×

Why Australia’s Central Bank Won't Make Three Cuts in a Row

Easing inflation and weak economic data out of key export destination China, is unlikely to push Australia’s central bank to cut interest rates at its next meeting on Tuesday.

No Title_43305931
Getty Images

The Reserve Bank of Australia is widely expected to hold interest rates at 3.5 percent after it cut rates by a total of 75 basis points at its two previous meetings.

On Monday, a private gauge of Australian inflation showed that consumer prices had dipped 0.2 percent in June taking the annual rate down to 1.6 percent, well under the RBA’s target range of 2-3 percent. While factory activity in China – the country’s biggest trading partner – shrank at its fastest pace in seven months in June.

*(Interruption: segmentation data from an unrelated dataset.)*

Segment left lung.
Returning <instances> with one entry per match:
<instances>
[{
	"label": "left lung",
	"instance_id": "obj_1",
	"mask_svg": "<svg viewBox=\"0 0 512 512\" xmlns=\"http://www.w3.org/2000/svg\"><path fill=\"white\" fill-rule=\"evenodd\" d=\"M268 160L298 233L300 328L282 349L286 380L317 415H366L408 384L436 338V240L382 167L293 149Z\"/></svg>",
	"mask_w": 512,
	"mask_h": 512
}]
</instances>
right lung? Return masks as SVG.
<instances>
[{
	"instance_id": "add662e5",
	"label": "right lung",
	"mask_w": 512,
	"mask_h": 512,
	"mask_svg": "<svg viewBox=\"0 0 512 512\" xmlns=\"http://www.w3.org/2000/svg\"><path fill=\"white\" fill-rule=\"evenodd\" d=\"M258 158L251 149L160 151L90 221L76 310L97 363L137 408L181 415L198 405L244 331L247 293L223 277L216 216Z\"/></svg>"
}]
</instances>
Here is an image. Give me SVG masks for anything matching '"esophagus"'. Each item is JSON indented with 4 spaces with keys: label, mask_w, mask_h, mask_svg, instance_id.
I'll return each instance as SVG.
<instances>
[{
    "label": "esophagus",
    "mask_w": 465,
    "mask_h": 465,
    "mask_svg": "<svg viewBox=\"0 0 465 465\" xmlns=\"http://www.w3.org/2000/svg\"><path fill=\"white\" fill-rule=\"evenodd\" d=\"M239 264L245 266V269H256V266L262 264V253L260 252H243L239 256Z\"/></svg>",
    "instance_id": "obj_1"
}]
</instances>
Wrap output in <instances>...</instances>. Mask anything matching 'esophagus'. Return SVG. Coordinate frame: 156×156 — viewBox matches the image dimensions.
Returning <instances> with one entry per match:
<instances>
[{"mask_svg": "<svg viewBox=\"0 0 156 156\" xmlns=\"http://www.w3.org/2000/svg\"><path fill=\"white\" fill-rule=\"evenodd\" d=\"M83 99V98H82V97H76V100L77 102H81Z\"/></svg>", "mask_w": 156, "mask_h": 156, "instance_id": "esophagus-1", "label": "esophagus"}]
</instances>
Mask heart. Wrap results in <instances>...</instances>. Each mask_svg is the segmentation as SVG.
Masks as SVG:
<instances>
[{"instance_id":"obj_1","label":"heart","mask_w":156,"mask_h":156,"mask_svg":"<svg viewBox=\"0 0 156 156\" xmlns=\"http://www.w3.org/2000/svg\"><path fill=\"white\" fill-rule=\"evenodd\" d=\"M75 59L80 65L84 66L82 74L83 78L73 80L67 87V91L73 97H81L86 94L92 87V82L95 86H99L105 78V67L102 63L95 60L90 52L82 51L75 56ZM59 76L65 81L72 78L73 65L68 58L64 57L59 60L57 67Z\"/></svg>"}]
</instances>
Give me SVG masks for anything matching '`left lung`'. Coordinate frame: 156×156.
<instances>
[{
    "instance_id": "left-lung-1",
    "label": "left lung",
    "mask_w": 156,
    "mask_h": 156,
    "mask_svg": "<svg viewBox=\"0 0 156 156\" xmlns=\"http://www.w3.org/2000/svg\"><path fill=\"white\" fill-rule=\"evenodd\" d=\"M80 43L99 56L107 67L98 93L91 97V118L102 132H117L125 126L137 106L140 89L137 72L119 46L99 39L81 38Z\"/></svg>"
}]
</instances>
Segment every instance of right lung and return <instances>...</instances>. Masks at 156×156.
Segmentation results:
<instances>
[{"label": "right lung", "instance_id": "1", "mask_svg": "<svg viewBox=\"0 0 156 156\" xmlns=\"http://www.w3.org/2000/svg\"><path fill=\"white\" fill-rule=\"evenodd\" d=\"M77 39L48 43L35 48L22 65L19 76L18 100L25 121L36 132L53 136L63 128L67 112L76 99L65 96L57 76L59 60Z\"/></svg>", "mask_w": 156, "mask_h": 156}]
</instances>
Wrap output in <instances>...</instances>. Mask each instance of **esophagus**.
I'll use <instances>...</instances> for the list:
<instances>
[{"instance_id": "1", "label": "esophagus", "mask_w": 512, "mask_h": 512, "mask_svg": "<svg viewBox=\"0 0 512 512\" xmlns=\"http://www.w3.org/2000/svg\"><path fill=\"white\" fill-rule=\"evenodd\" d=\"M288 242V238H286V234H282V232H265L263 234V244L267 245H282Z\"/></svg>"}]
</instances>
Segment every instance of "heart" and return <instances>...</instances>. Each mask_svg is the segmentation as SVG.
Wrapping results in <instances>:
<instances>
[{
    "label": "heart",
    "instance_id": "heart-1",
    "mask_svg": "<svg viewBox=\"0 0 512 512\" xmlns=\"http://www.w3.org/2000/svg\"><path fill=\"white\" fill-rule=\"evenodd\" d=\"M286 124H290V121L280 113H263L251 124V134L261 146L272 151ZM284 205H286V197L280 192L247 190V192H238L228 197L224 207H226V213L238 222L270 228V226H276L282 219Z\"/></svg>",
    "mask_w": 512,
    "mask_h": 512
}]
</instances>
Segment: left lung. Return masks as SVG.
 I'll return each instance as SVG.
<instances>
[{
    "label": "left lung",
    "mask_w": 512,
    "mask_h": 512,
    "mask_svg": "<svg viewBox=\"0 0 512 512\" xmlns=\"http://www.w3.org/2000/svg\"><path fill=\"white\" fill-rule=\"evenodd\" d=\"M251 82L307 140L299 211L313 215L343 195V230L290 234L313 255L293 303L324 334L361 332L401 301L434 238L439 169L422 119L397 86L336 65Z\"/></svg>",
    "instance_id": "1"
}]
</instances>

However, economists say improving economic data out of Australia make a case for the RBA to stand pat on rates.

“The RBA is not rushing to cut rates again in July, especially as unemployment remains low and GDP is back growing at an above-trend rate. A sharp deterioration in the European outlook may yet force a cut, but our central case is that rates remain steady at 3.5 percent,” Kieran Davies, Economist at Barclays, said in a note on Monday.

Market pricing currently shows a 22 percent chance of a 25 basis point cut, down from almost 90 percent earlier in June, he added.

When the central bank cut rates last month it cited weaker outlook abroad and modest domestic growth. However, the country’s growth data, released a day later on June 6, far outpaced expectations – with the economy expanding at its fastest pace in over four years in the first quarter.

Michala Marcussen, Global Head of Economics at Société Générale, says with the Australian dollar off its peak, it further reduces pressure for an additional rate cut at the moment. Weakness in the currency – which has declined 5 percent against the U.S. dollar in the last 12 months – makes Australian-made goods more competitive, providing a boost to the export sector.

Davies and Marcussen, however, believe that the RBA will likely retain an easing bias given the uncertainty over Europe.

Central banks in the West, including the European Central Bank (ECB) and Bank of England (BOE), on the other hand, are expected to adopt a dovish stance at their policy meetings this week.

The ECB, which meets on June 5, is forecast to cut rates to a record low of 0.75 percent from 1 percent. While, the BOE is seen expanding its asset-purchase program by 50 billion pounds as Britain's economic growth outlook deteriorates and a lower inflation rate gives the central bank room to offer further support.